DEINE AUFGABEN
(1) Liste alle Maßangaben in Metern auf, die der Auszug über den Alten Dom von Mainz enthält.
(2) Führe den Auszug über den Alten Dom von Mainz nach seinem letzten Satz fort.

TEXTAUSZUG
* * * * * * * * *

Frühmittelalterliche Bautechnik als Datierungskriterium? Der Alte Dom St. Johannis von Mainz im europäischen Vergleich (Arbeitstitel)

Am Alten Dom von Mainz, der heutigen ev. Pfarrkirche St. Johannis, wurde während archäologischer und bauhistorischer Untersuchungen zwischen 2008 und 2018 eine außergewöhnliche Befundlage beobachtet: Während die gesamte Erdgeschoss-Zone des fast 30 m breiten und 50 m langen Baus nach dem Zweiten Weltkrieg aus Backstein erneuert wurde, haben sich sowohl unterhalb des modernen Fußbodens bis in 2,80 m Tiefe, als auch oberhalb der Backstein-Erneuerung bis zu 16 m über dem mittelalterlichen Laufniveau großflächige Mauerreste aus vorromanischer Zeit erhalten, die mehreren Bauphasen zuzuordnen sind. Da mit naturwissenschaftlichen Methoden bislang keine zuverlässigen Datierungen für die Mauern gewonnen werden konnten und durch die Backstein-Erneuerung die Anbindung an datierende Funde aus der archäologischen Grabung verloren ist, stellt sich also die Frage, wie diese Mauerwerke nicht nur absolut datiert, sondern zunächst einmal relativ-chronologisch eingeordnet werden können.

* * * * * * * * *

AUFGELISTETE DATEN
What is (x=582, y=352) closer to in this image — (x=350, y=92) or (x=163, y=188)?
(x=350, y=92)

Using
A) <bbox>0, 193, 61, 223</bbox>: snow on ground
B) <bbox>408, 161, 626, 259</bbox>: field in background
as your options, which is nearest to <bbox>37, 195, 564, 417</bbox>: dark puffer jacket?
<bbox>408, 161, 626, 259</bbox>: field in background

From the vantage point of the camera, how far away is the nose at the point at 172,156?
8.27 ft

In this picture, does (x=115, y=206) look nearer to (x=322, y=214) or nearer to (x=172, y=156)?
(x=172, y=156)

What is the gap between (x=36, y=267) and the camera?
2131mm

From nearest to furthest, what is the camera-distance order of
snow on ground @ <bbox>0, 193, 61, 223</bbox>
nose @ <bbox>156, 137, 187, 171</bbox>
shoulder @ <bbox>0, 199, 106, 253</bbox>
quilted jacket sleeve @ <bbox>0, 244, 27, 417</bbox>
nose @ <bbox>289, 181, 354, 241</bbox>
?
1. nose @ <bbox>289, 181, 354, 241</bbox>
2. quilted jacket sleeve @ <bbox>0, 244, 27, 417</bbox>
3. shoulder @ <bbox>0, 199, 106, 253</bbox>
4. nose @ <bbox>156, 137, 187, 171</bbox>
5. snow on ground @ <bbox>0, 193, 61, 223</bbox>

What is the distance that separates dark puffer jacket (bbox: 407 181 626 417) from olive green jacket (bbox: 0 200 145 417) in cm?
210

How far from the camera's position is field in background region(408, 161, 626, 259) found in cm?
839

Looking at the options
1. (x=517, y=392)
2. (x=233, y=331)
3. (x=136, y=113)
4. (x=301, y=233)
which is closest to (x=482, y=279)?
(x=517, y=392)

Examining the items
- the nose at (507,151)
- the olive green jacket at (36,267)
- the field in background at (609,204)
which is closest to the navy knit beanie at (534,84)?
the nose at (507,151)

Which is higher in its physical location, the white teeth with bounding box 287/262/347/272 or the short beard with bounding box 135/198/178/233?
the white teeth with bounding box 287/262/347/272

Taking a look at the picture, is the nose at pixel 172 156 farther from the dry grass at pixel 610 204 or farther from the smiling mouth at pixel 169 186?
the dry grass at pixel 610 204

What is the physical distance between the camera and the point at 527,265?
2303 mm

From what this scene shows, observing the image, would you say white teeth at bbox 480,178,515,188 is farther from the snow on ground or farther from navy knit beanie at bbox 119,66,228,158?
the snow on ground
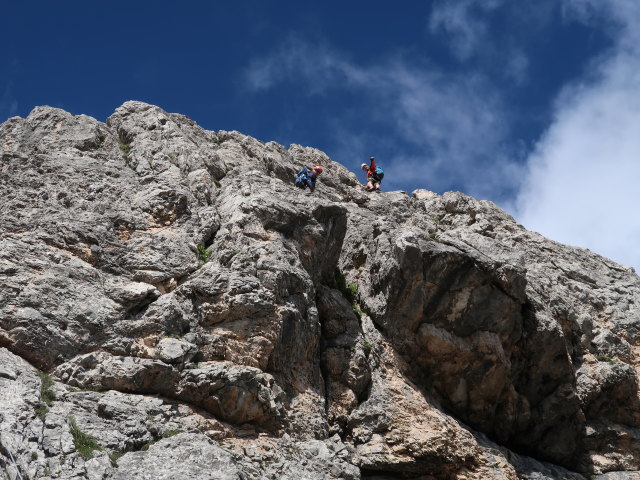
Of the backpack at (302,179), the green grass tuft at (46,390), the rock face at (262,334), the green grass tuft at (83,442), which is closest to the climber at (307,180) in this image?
the backpack at (302,179)

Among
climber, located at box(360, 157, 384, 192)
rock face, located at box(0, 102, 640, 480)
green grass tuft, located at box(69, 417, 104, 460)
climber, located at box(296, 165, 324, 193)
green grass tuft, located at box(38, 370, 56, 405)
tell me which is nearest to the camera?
green grass tuft, located at box(69, 417, 104, 460)

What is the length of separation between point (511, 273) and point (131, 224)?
45.6ft

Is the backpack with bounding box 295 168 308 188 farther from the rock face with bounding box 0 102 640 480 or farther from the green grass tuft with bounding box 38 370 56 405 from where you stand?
A: the green grass tuft with bounding box 38 370 56 405

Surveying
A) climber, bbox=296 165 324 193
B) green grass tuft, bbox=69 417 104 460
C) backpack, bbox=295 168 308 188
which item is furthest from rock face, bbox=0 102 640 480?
backpack, bbox=295 168 308 188

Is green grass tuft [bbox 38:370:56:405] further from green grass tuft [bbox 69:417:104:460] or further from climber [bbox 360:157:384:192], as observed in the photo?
climber [bbox 360:157:384:192]

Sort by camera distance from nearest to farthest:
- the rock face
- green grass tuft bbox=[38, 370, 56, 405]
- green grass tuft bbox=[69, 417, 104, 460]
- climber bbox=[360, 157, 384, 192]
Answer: green grass tuft bbox=[69, 417, 104, 460]
green grass tuft bbox=[38, 370, 56, 405]
the rock face
climber bbox=[360, 157, 384, 192]

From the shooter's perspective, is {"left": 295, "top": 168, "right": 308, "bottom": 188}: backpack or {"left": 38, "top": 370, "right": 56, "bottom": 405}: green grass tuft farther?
{"left": 295, "top": 168, "right": 308, "bottom": 188}: backpack

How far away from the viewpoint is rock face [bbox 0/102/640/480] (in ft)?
57.3

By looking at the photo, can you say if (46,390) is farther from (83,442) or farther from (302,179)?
(302,179)

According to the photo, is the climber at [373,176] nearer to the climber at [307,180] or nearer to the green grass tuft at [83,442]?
the climber at [307,180]

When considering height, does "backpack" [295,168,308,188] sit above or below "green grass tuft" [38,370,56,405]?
above

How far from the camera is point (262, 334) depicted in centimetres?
2017

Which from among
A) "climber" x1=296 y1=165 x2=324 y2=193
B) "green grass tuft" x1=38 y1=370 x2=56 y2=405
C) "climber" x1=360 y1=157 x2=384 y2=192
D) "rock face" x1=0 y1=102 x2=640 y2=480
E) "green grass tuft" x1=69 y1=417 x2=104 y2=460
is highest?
"climber" x1=360 y1=157 x2=384 y2=192

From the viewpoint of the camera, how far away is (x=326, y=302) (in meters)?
24.7
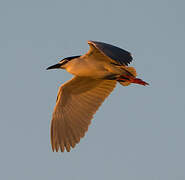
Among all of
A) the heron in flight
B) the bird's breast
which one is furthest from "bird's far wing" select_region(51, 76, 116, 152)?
the bird's breast

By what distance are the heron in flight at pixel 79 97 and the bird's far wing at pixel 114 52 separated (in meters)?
1.13

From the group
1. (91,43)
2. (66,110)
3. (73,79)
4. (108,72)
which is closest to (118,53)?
(91,43)

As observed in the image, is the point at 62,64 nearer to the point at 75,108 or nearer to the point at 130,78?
the point at 75,108

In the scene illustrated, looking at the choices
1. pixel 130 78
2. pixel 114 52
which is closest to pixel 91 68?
pixel 130 78

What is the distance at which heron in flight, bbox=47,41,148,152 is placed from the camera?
1133 cm

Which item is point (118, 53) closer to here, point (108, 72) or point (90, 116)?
point (108, 72)

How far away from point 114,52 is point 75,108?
3441 millimetres

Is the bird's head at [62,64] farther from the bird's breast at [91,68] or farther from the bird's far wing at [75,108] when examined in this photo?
the bird's far wing at [75,108]

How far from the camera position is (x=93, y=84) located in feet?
41.4

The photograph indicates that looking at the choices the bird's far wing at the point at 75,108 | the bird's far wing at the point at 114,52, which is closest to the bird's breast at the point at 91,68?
the bird's far wing at the point at 114,52

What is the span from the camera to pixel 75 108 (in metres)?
12.7

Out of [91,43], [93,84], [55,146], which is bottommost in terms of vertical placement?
[55,146]

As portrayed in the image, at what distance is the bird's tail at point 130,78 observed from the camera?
38.0ft

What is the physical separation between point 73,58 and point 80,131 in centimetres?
226
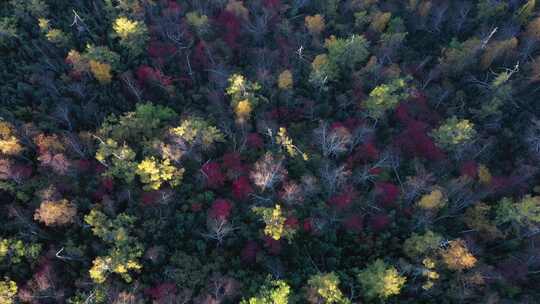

* * * * * * * * *

LÖSUNGEN
(1)
- fast 30 m (Breite des Baus)
- 50 m (Länge des Baus)
- 2,80 m (Tiefe unterhalb des modernen Fußbodens)
- 16 m (Höhe über dem mittelalterlichen Laufniveau)

(2)
Dieses Problem stellt sich nicht nur in Mainz, sondern z. B. auch am Alten Kölner Dom, der Kirche St. Vitalis in Esslingen am Neckar und an vielen weiteren frühmittelalterlichen Bauten. Bislang werden sie meist nur über Schriftquellen datiert, von denen oft nicht gesichert ist, ob sie sich überhaupt auf den entsprechenden Bau beziehen. Zwar sind häufig noch umfangreiche Reste des Mauerwerks erhalten, jedoch gibt es keine übergreifenden Zusammenstellungen, anhand derer Veränderungen in der Bautechnik nachvollzogen werden können. Während über die Abläufe auf hoch- und spätmittelalterlichen Baustellen bereits umfangreiche Studien vorliegen, wurden diese Fragen für die Zeit vor 1000 n. Chr. bislang nur selten gestreift, geschweige denn explizit untersucht.

An dieser Stelle setzt mein Promotionsvorhaben an. Ich untersuche die erhaltenen frühmittelalterlichen Mauerreste auf ihre bautechnischen Befunde hin. Da Bautechnik regional und zeitlich begrenzten Handwerkstraditionen und Konventionen unterliegt, lässt sich anhand einiger gut datierter Beispiele ein, Datierungsgerüst erstellen, anhand dessen dann auch bisher nur schlecht oder gar nicht datierte Bauten eingeordnet werden können.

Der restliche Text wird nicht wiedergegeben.